We copied the visitors by scoring within a minute or two, when Bendtner took a headed pass from Larsson and crossed from the left to find Elmo steaming in and banging a good header past the keeper. Game on, at last. Sess, recovered from whatever malaise had been holding him back on Monday, ran at the Baggies defence at every opportunity, and was barged in the back almost every time he collected the ball. He showed to great skill down the left to make space for the cross, but over-hit it. Larsson won a corner on the right, but Turner couldn’t quite get there. Catts, who’d been flinging himself into things in his usual OTT fashion got himself booked for his first decent tackle of the afternoon, and that was basically him out of the game. They headed wide from a free-kick, Bendtner side footed at the keeper from the edge of the box after a good break, and Gardner produced a great turn and shot to force a good save. Hhhm, we might actually win this, we thought as half-time arrived at 2-2.

No changes for the second half, and from a Larsson free on the left, Brown’s downward header bounced off the turf and over the bar at the back post. Damn. Rico was flattened off the ball trying to break down the left, but the ref decided that no card was necessary, then Sess took another whack in the back to win us a free-kick, and Elmo came in from the right to find Sess, who for once didn’t manage to control the ball and it was hacked away. The little Beininian then thundered through the middle, twazzled past most of the defence, and rolled the ball to Elmo, who saw his shot cannon off the keeper’s legs for a corner. Catts, who seemed to be the only person in the ground who didn’t realise he was in real danger of being sent off, continued to clatter about, so on came Colback to calm things down and keep us with eleven players on the field. Sess nearly wriggled through the middle again, and we threatened to grab what would at one time have been an unlikely winner. Turner had grown into the game without getting any faster, even producing a backheel to help get the ball away, and Brown began to dominate Odimwinge.

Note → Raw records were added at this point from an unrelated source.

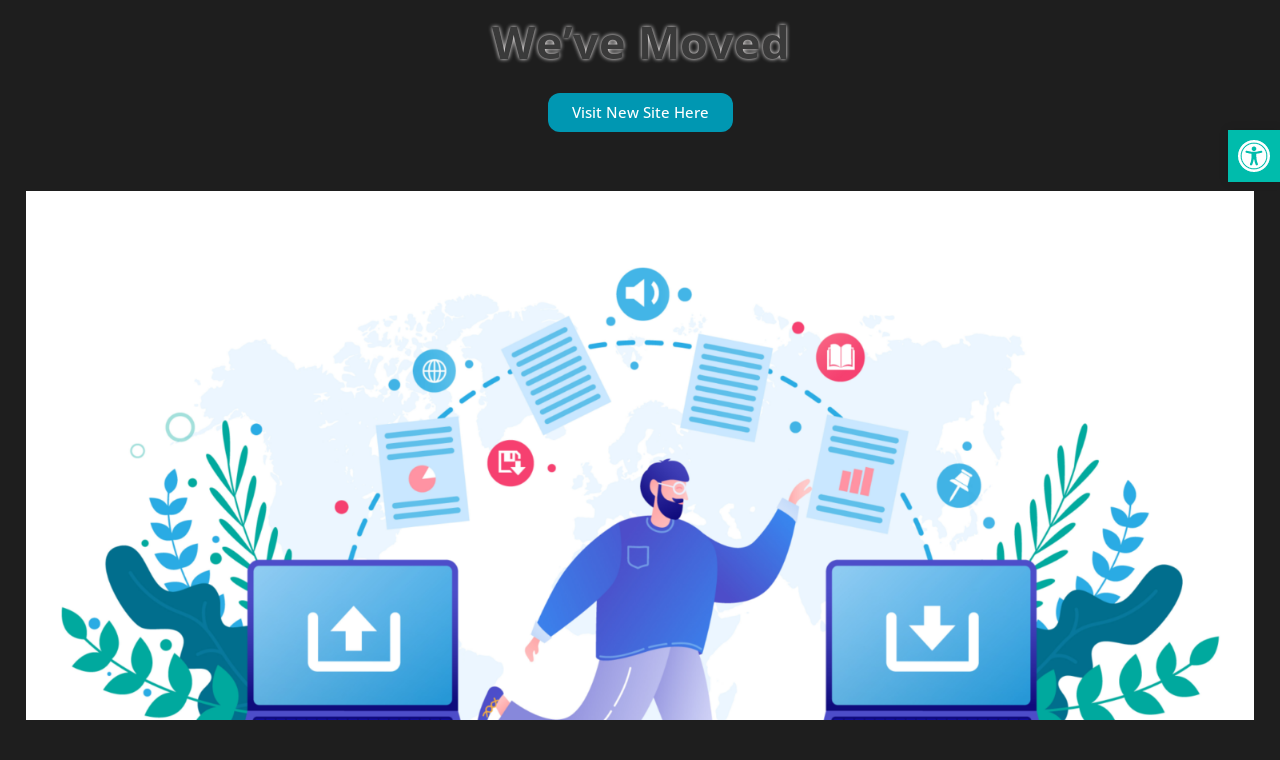

--- FILE ---
content_type: text/css
request_url: https://lbmsllc.com/wp-content/litespeed/css/4f2ac02f1b6f2edc0614deb22fa604be.css?ver=834a1
body_size: 132
content:
.elementor-25125 .elementor-element.elementor-element-00d4282{column-gap:2px;text-align:center;color:#FFF;font-family:var(--e-global-typography-text-font-family),Sans-serif;font-size:var(--e-global-typography-text-font-size);font-weight:var(--e-global-typography-text-font-weight);text-shadow:0 0 4px #FFFBFB}.elementor-25125 .elementor-element.elementor-element-198a71b .elementor-button{background-color:#0097B2;border-radius:12px 12px 12px 12px}.elementor-25125 .elementor-element.elementor-element-42e85a8e>.elementor-container{min-height:100vh}.elementor-25125 .elementor-element.elementor-element-42e85a8e{padding:0% 2% 0% 2%}.elementor-bc-flex-widget .elementor-25125 .elementor-element.elementor-element-39e7ca1.elementor-column .elementor-widget-wrap{align-items:space-between}.elementor-25125 .elementor-element.elementor-element-39e7ca1.elementor-column.elementor-element[data-element_type="column"]>.elementor-widget-wrap.elementor-element-populated{align-content:space-between;align-items:space-between}.elementor-25125 .elementor-element.elementor-element-39e7ca1>.elementor-widget-wrap>.elementor-widget:not(.elementor-widget__width-auto):not(.elementor-widget__width-initial):not(:last-child):not(.elementor-absolute){margin-bottom:20px}.elementor-25125 .elementor-element.elementor-element-39e7ca1>.elementor-element-populated{padding:1% 0% 3% 0%}.elementor-25125 .elementor-element.elementor-element-2b6faaf{margin-top:3%;margin-bottom:0%}.elementor-25125 .elementor-element.elementor-element-77a3c8ea>.elementor-widget-wrap>.elementor-widget:not(.elementor-widget__width-auto):not(.elementor-widget__width-initial):not(:last-child):not(.elementor-absolute){margin-bottom:20px}body.elementor-page-25125:not(.elementor-motion-effects-element-type-background),body.elementor-page-25125>.elementor-motion-effects-container>.elementor-motion-effects-layer{background-color:#1E1E1E}@media(max-width:1024px){.elementor-25125 .elementor-element.elementor-element-00d4282{font-size:var(--e-global-typography-text-font-size)}.elementor-25125 .elementor-element.elementor-element-42e85a8e{padding:0% 4% 0% 4%}.elementor-25125 .elementor-element.elementor-element-39e7ca1>.elementor-widget-wrap>.elementor-widget:not(.elementor-widget__width-auto):not(.elementor-widget__width-initial):not(:last-child):not(.elementor-absolute){margin-bottom:10px}.elementor-25125 .elementor-element.elementor-element-39e7ca1>.elementor-element-populated{padding:4% 0% 5% 0%}}@media(max-width:767px){.elementor-25125 .elementor-element.elementor-element-00d4282{font-size:var(--e-global-typography-text-font-size)}.elementor-25125 .elementor-element.elementor-element-42e85a8e>.elementor-container{min-height:100vh}.elementor-25125 .elementor-element.elementor-element-42e85a8e{padding:0% 5% 0% 5%}.elementor-25125 .elementor-element.elementor-element-2b6faaf{padding:20% 0% 20% 0%}}

--- FILE ---
content_type: application/x-javascript
request_url: https://lbmsllc.com/wp-content/litespeed/js/a375528597eb7fb03325428ac49fec71.js?ver=24f66
body_size: -157
content:
jQuery(window).on('load',function(){if(jQuery(".elpt-portfolio-content").length){jQuery('a.elpt-portfolio-lightbox').simpleLightbox({captions:!0,disableScroll:!1,rel:!0,});jQuery('a.elpt-portfolio-lightbox').on('click',function(){setTimeout(()=>{jQuery('#elementor-lightbox-slideshow-single-img').css("z-index","888")},"10")})}})
;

They brought on Scharner, who normally has a cracker against us, then swapped Thomas for Dorrans. Ji came on with ten to go for a limping Elmo, and the Korean was his usual non-stop self, causing all sorts of worry for their defence without actually getting into a dangerous position. There were a few ping-pong moments in their box when the ball just wouldn’t drop for Bendtner or Sess, then, with two minutes added, Gardner made way for Meyler. We saw out the game and came out of it with a point – probably a great game for a neutral, and, to be honest, apart from the first twenty minutes, we had plenty of the ball but should have been more effective with it. Once we’d settled at the back, and worked out that Catts has problems passing the ball more than ten yards and drags Gardner down to his level at times, we got some shape and gave them bother. Probably not that much of a compliment, as – no disrespect - it was West Brom and not Chelsea we were playing. What on earth they thought they were up to in those first few minutes is anybody’s guess, but to come back from such an awful start and after conceding twice in quick succession was praiseworthy. Having said that, we could and should have gone on to win it. We had sufficient possession, sufficient attacks, to have got at least that third crucial goal.

Man of the Match? I’ll give it to Sess, just ahead of Bendtner, for getting back to where we know he can be. And a word of praise for Elmo, as effective today as he was ineffective at Norwich.